Expositions virtuelles > Journaux des tranchées (2015)
Rigolboche
Un titre amusant, expressif et sonore
Rigolboche commence à paraître en février 1915 et publiera, tous les 10 jours environ, 106 numéros jusqu'en mars 1918. Il a toujours été imprimé sur le front de façon artisanale (texte manuscrit ronéotypé). Le nombre de pages selon les numéros - et le temps dont disposaient les rédacteurs - varie de 4 à 8 ; des numéros spéciaux (pour Noël, pour les marraines…) ont jusqu'à 20 pages.

Le poilu qui lui a donné son titre se souvenait-il de la danseuse Amélie Marguerite Badel qui, sous ce surnom, fit les beaux jours du cancan à Paris sous le Second Empire ? A l'époque, -boche n'était encore qu'un suffixe argotique. André Charpentier dans son ouvrage de référence Feuilles bleu horizon en souligne la sonorité : "Rigolboche !... Titre qui ne s’explique pas, mais se saisit ; un poilu gavroche le lança un jour dans la tranchée, et comme il dut provoquer le rire, il fut adopté. Il est amusant, expressif, sonore."

Une lettre que la rédaction envoya à Anatole France pour accompagner un numéro du journal résume bien son esprit, qui est celui des journaux de tranchées : "Permettez à la direction du Rigolboche de vous envoyer un numéro d’un journal composé dans la tranchée de l’Argonne et imprimé pendant les jours de repos avec les moyens rudimentaires dont nous pouvons disposer. Il n’a d’autre but que de faire oublier quelques instants aux poilus leurs fatigues, et c’est pour cela qu’il faut excuser les licences poétiques qui s’y trouvent, causées souvent par la chute des marmites..."

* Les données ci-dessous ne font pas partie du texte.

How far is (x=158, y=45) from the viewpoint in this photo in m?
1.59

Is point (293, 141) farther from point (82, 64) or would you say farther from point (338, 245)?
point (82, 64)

Journal de la 20e brigade de la 10e division d'infanterie, il revendique "le plus fort tirage du front entier" ; il était surtout remarquablement illustré par ses animateurs, notamment Pierre-Jean Poitevin (1889-1933), peintre et dessinateur de presse au Petit Parisien ou à L'Illustration ; Poitevin, qui a commencé son service militaire de 3 ans en 1912, enchaînera avec 4 ans de guerre : il restera simple soldat et refusera de monter en grade.

Pourvu qu’ils tiennent
La couverture de ce numéro est directement inspirée d’un dessin de Jean-Louis Forain, célèbre illustrateur de presse, comme l’indique la dédicace de l’auteur Serge Avise « à Forain ». A l’origine d’une véritable polémique, Forain a en effet fait paraître dans l’hebdomadaire parisien L’Opinion, le 9 janvier 1915, un dessin représentant deux poilus dans une tranchée avec la légende : « Pourvu qu’ils tiennent – Qui ça – Les civils».

Ce dessin est ressenti par les civils comme une mise en doute de leur détermination dans la guerre et déclenche de nombreuses réactions enflammées. Parmi celles-ci, une chanson intitulée « Ohé ! m’sieur Forain ! » est créée sur une musique d’Aristide Bruant et reprise par les plus grandes vedettes parisiennes du café-concert, dont le comique troupier Polin.
L’incompréhension
Dès lors, cette formule « Pourvu qu’ils tiennent » revient de façon récurrente dans les journaux de tranchées pour ironiser sur les conditions de vie des civils en regard de celles du front. Mais elle témoigne parfois, comme ici dans le n°29 de Rigolboche, de l’inquiétude des poilus quant à leur retour dans la vie civile et parmi les leurs.
La posture du poilu envers ceux qui ne sont pas, comme lui, sur le front est ambivalente, partagée entre la détestation de « l’arrière » en général, et la nostalgie des proches et de sa vie d’avant-guerre en particulier.